After everyone had eaten, Rabbi Small opened up the floor to memories of food and recipes. Attendees shared stories of Lithuanian honey cakes, Polish onion cookies, Romanian pastries filled with farmer's cheese, and potato dumplings called shlishki in Hungary and vareniki in a family with Galician roots. They recalled a grandfather who rolled out nut candy and a grandmother who could use minor tweaks to turn one basic dough into everything from challah to piecrust.
Years ago, as a student in France living with a Jewish family originally from Algeria, Barrie Silver experienced a new type of Jewish food, she said. The grandmother rolled couscous by hand. Tagines and savory filled pastries called bureka were served for Shabbat dinner.
- Oliver Parini
- Persian cucumber and radish salad
Gabrielle Shirazipour spoke about the culinary traditions of her husband's family, who were from Syria and Iran. She was making a bean, onion and lamb stew when she received news that her mother-in-law had passed away, which prompted her to tell her grandchildren that this dish they loved was their great-grandmother's recipe. "Now they ask for her food," Shirazipour said. "She lives on in her food."
Barbara Silver echoed that sentiment: "When I'm in the kitchen cooking, if I'm doing something traditional, my head swims with memories.
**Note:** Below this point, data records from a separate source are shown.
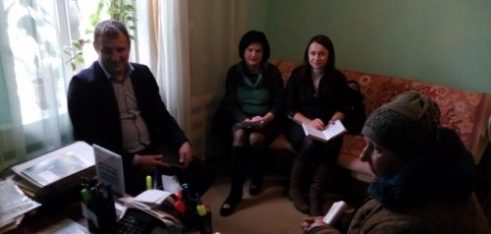 Адресна безоплатна правова допомога була надана соціально вразливим верствам населення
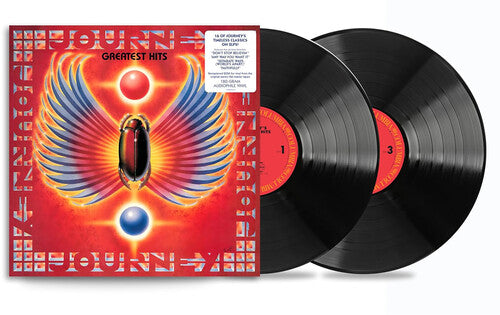 Journey - Greatest Hits LP (2-Disc 180-Gram Vinyl)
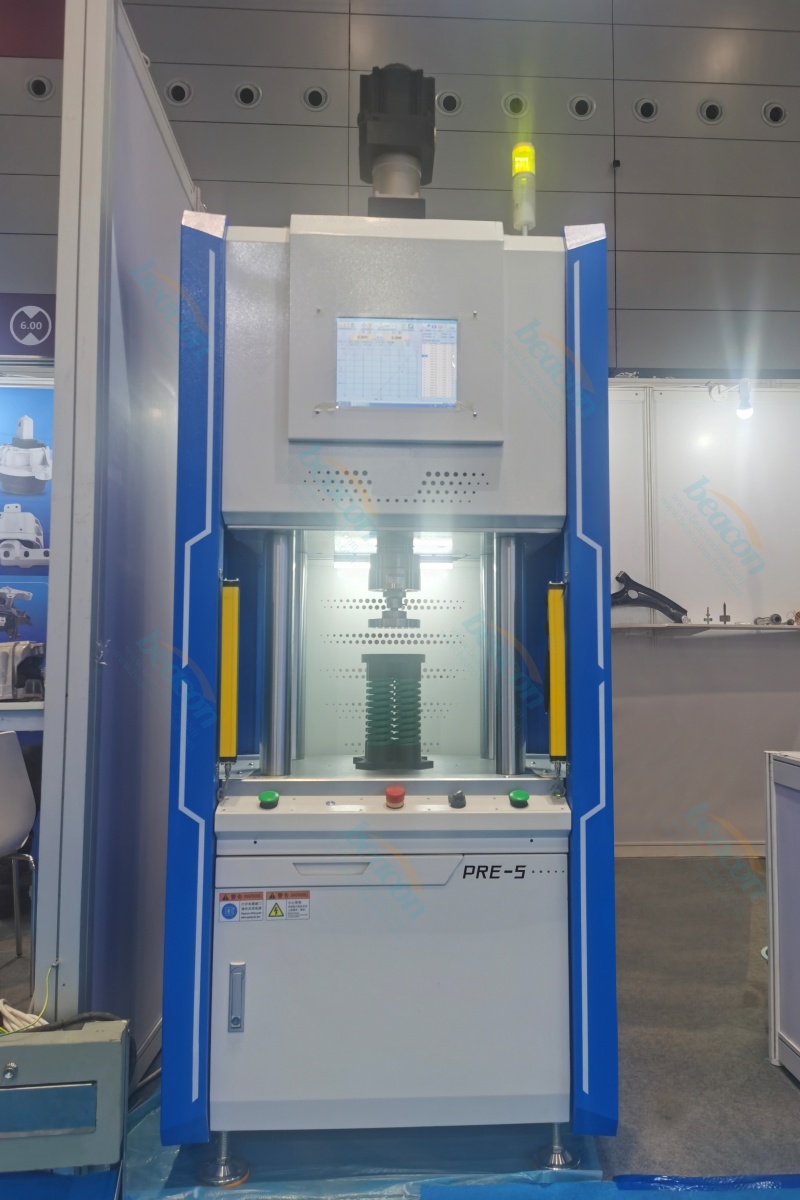 Intelligent press fitting equipment Intelligent press fitting equipment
You get this warm feeling: who did it, where they came from and the love they put into it."
Nathan concluded the event by thanking everyone for sharing their stories and encouraging them to keep the traditions alive. "You transmit these recipes, these thoughts and these feelings on to the next generation," she said. "This is what makes your family special at a time when too much is the same."
Bazargan: Bulgur and Tamarind Dip With Nuts
Slightly adapted from King Solomon's Table: A Culinary Exploration of Jewish Cooking From Around the World by Joan Nathan (Knopf, 2017).
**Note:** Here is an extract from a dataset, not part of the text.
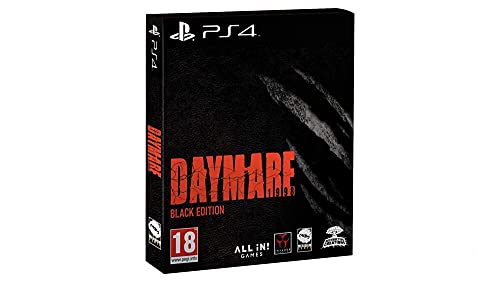 Daymare: 1998 - Black Edition PS4 von Meridiem Games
In her introduction to this recipe, Joan Nathan writes that bazargan is reminiscent of tabbouleh and uses the same type of parboiled bulgur wheat. At the Ohavi Zedek lunch, the dish proved a big hit and was served more as a grain salad than as a dip. Chef Richard Witting substituted a little apple cider vinegar and sugar for the tamarind concentrate. A summertime bonus: It requires no cooking.
- 1 cup coarse (#2) bulgur
- 2 cups hot water (just boiled or very hot from the tap)
- 1½ tablespoons tamarind concentrate (see note above)
- ½ small red onion, chopped (about 1/3 cup)
- 2 cloves garlic, minced
- Juice of 1 lemon (about 3 tablespoons)
- 2 tablespoons tomato paste
- 2 tablespoons olive oil
- ½ teaspoon Aleppo pepper or cayenne
- ½ teaspoon ground cumin
- 1 teaspoon ground coriander
- ½ teaspoon allspice or cubeb
- ½ teaspoon salt, or to taste
- 1 tablespoon honey, or to taste
- ½ cup chopped and toasted walnuts
- ½ cup toasted pine nuts
- ½ cup toasted pistachios
- 1 cup chopped fresh parsley
- Put the bulgur in a mixing bowl with two cups hot water. Leave for a half hour or until the bulgur has absorbed the water. Drain off any excess water.
- In another large bowl, dissolve the tamarind concentrate in a little warm water — just enough for the concentrate to dissolve. Add the ingredients from red onion to salt and mix well. Stir in the bulgur. Taste and add a little honey if too tart.
If you like, you can make this a day in advance.
- Just before serving, stir in the nuts and the parsley. Serve as a dip with crackers or endive or radicchio leaves, or as a salad. Yields about 4 cups.